Po chwili milczenia uczeń znów się odezwał.
— Mroczna Gwiazdo, wybacz jeśli zajmuję ci czas, ale mógłbyś opowiedzieć mi jeszcze o Mrocznej Puszczy? — spytał. — To znaczy, słyszałem pod ich adresem wiele przekleństw, a naprawdę nie sądzę, by byli tak źli, jak co niektórzy mówią. Pewnie ni chuja warte jest takie gadanie, że koty stamtąd są zwodnicze i całkowicie złe.
Białoczarny kocur zaśmiał się gardłowo na to pytanie. Już widział kolejnego kandydata na dołączenie do ich kultu.

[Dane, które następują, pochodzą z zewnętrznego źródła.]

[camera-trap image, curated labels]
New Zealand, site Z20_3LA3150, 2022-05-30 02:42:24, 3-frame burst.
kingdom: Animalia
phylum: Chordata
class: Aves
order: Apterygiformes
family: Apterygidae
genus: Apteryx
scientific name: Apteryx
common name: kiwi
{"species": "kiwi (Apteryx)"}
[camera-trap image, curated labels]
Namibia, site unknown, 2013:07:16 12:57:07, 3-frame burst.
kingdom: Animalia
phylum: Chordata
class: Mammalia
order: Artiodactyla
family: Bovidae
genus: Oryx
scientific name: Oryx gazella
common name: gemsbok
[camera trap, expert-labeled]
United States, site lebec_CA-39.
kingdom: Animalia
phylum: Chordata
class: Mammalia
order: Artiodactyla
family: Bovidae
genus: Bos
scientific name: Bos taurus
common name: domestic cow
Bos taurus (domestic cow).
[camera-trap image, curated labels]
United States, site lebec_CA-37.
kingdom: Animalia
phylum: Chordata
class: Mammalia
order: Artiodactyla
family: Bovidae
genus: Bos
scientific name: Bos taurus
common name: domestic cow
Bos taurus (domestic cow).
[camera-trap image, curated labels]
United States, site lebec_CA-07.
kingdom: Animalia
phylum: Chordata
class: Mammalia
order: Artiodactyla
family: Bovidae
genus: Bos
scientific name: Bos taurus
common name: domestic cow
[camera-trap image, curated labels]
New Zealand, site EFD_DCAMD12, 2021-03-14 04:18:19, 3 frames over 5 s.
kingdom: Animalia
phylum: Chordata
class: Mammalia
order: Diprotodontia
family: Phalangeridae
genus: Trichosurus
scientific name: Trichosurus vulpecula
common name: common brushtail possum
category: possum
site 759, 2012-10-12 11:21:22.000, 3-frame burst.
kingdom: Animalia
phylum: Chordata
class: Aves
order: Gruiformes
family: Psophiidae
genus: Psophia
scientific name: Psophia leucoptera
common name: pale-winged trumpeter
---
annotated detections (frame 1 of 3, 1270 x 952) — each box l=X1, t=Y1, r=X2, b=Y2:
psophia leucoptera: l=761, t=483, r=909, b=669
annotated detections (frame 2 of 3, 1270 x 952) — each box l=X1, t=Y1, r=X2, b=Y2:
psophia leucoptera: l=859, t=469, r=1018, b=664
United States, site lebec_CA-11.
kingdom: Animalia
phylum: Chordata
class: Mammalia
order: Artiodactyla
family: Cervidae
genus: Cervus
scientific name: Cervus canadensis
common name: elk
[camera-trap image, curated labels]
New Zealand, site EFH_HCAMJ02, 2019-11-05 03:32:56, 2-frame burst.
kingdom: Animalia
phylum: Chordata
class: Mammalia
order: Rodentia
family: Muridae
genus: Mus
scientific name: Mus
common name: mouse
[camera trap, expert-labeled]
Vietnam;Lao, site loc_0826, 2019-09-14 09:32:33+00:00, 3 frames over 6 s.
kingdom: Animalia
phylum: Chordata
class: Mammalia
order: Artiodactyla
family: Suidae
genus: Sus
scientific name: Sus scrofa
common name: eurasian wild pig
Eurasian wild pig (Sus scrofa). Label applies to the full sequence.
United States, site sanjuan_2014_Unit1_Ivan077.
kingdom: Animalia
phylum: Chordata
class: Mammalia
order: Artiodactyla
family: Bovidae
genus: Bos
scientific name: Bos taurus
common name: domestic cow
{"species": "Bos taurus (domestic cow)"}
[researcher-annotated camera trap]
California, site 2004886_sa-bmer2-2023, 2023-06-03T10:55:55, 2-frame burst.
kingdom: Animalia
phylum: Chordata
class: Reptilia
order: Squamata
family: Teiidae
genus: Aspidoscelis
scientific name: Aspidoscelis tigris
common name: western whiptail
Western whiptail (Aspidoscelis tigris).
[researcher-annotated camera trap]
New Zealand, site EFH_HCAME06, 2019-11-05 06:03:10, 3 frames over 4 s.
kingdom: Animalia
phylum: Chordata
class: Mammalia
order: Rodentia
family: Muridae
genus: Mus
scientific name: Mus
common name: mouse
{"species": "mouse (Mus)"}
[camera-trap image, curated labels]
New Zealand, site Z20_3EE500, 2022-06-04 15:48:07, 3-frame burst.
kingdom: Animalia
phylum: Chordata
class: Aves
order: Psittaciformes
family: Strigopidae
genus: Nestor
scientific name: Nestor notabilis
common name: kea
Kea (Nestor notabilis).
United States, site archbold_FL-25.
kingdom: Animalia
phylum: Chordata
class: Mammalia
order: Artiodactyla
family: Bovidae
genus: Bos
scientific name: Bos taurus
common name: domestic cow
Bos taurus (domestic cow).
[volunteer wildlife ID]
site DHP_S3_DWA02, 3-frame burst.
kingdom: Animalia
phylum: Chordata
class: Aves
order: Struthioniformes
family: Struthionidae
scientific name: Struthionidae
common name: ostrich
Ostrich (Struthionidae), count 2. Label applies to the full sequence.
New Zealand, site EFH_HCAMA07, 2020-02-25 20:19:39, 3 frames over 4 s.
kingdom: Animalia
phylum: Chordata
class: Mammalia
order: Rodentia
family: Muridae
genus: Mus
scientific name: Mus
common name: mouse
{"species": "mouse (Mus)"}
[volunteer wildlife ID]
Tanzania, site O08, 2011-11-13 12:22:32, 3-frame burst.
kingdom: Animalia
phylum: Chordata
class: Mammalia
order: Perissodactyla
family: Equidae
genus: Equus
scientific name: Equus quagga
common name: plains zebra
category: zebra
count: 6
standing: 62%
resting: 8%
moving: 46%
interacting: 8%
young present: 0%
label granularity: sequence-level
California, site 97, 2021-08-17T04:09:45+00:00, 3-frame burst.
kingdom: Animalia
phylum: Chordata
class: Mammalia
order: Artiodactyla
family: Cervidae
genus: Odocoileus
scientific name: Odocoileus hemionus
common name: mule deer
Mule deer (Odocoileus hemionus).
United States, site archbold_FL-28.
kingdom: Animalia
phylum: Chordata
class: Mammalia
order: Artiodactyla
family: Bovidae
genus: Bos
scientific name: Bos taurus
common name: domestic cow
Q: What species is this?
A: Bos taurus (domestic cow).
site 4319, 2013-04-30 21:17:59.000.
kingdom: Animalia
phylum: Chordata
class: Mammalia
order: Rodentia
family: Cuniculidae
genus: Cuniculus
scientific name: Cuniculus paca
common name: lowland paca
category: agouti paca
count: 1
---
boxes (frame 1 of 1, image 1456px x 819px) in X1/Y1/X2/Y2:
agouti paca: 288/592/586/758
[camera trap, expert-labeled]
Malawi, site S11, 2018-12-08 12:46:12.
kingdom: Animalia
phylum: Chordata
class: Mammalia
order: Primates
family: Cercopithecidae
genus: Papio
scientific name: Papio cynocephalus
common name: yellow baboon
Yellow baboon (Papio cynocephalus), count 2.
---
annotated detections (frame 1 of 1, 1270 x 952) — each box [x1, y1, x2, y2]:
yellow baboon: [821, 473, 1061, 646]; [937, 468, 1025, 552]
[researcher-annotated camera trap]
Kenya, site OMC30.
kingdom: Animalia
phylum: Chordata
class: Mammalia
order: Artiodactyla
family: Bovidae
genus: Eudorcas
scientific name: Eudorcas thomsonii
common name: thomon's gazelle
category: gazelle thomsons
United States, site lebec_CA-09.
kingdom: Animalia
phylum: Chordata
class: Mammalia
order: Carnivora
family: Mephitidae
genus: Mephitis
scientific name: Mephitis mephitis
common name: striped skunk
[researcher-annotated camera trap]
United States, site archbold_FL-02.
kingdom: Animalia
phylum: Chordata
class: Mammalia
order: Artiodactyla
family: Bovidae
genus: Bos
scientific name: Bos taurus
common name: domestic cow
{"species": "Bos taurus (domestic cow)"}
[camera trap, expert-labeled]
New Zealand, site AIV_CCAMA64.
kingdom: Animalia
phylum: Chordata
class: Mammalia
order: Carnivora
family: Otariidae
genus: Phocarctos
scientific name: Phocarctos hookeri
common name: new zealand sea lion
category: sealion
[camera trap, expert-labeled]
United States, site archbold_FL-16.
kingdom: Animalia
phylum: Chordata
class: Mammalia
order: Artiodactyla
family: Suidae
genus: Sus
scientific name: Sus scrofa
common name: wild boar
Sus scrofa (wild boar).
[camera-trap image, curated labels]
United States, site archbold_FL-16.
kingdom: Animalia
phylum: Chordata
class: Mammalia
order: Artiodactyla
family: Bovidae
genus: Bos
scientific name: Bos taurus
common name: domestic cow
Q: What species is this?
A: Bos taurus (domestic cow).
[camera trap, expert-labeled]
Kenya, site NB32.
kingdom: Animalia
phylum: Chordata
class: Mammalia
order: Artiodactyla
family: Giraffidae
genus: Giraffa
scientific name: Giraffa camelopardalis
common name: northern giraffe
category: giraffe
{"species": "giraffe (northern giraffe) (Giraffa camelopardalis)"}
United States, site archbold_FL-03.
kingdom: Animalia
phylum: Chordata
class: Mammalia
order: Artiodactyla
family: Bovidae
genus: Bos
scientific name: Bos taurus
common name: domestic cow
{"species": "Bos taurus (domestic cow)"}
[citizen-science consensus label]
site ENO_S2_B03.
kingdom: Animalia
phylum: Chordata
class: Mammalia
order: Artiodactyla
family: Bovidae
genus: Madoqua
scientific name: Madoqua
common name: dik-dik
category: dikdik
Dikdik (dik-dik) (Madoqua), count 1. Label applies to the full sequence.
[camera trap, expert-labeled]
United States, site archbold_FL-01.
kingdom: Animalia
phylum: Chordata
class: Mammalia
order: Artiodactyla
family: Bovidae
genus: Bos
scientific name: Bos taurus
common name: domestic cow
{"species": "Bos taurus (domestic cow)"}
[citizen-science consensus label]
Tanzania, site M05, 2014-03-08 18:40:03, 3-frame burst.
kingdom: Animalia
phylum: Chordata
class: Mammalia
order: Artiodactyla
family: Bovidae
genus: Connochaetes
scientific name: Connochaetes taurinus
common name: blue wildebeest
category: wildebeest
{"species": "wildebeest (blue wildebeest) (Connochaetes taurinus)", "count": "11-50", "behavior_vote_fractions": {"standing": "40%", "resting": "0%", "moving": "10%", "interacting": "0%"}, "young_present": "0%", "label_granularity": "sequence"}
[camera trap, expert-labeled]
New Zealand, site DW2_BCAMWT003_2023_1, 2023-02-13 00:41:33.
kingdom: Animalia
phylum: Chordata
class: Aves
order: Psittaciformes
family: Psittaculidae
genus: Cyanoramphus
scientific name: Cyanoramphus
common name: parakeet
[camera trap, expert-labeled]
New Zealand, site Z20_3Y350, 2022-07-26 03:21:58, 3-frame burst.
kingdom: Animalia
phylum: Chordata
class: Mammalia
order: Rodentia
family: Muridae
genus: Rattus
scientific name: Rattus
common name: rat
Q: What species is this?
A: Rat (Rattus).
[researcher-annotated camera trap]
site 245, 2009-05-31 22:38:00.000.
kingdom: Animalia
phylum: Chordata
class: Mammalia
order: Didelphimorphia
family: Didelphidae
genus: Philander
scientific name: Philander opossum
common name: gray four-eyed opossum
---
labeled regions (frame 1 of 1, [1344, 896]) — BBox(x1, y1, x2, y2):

— Otóż, koty się okropnie mylą co do nich — odparł lider spokojnie. — Mroczna Puszcza jest przepełniona samobójcami. Kotami, które chciały po prostu odpocząć... Jest tam wiele dusz, które w rzeczywistości nie zrobiły nic złego. Widzisz, Gwiezdni są cholernie niesprawiedliwi. Tak było zawsze i tak jest teraz. Podzielili sobie zaświaty na te dla złych kotów i te dla dobrych. Ale świat nie ma dwóch barw, nie ma złych i dobrych kotów. A powiem ci nawet więcej - każdy z nas jest zły w jakiejś części. Zło, którym koty uwielbiają określać brutalniejsze uczynki, jest w rzeczywistości siłą. A dobro, w większości po prostu tchórzostwem. Koty w Mrocznej Puszczy są naprawdę mądre, Gęsia Łapo. Potrafią naprowadzić koty na właściwą ścieżkę. Myślisz, że co doprowadziło mnie na miejsce, w którym teraz się znajduję? Ano właśnie. Wiara. Dla wielu to szaleństwo wierzyć w Mroczną Puszczę, ale powiem ci, młody, że to lepiej niż słuchać się Klanu Gwiazdy. Miejsce, Gdzie Brak Gwiazd, to przede wszystkim miejsce dla silnych kotów, które nigdy nie doczekały się zrozumienia ze strony otoczenia. Mają tam naprawdę dużą władzę. Mogą opętywać koty i szeptać do nich. A nawet ukazywać się w snach. Mój mentor, dawny przywódca, trafił tam po śmierci. A był dla mnie cholernie ważnym kotem, który był dla mnie wzorem do naśladowania. Wychował mnie jak ojciec, z pewnością lepiej niż mój biologiczny, którego nawet nie znam — fuknął. — To by było głupie, znienawidzić kogoś tylko za to, że tam trafił. Nie sądzisz? Jesteś młody, nie daj się zwieść regułom, które są ci wpajane. Klan Gwiazdy chce nami zawładnąć. Byśmy byli jak maszynki do wykonywania rozkazów. A przecież sam jesteś władcą swojego życia.
Skończył mówić, kierując na niego wzrok.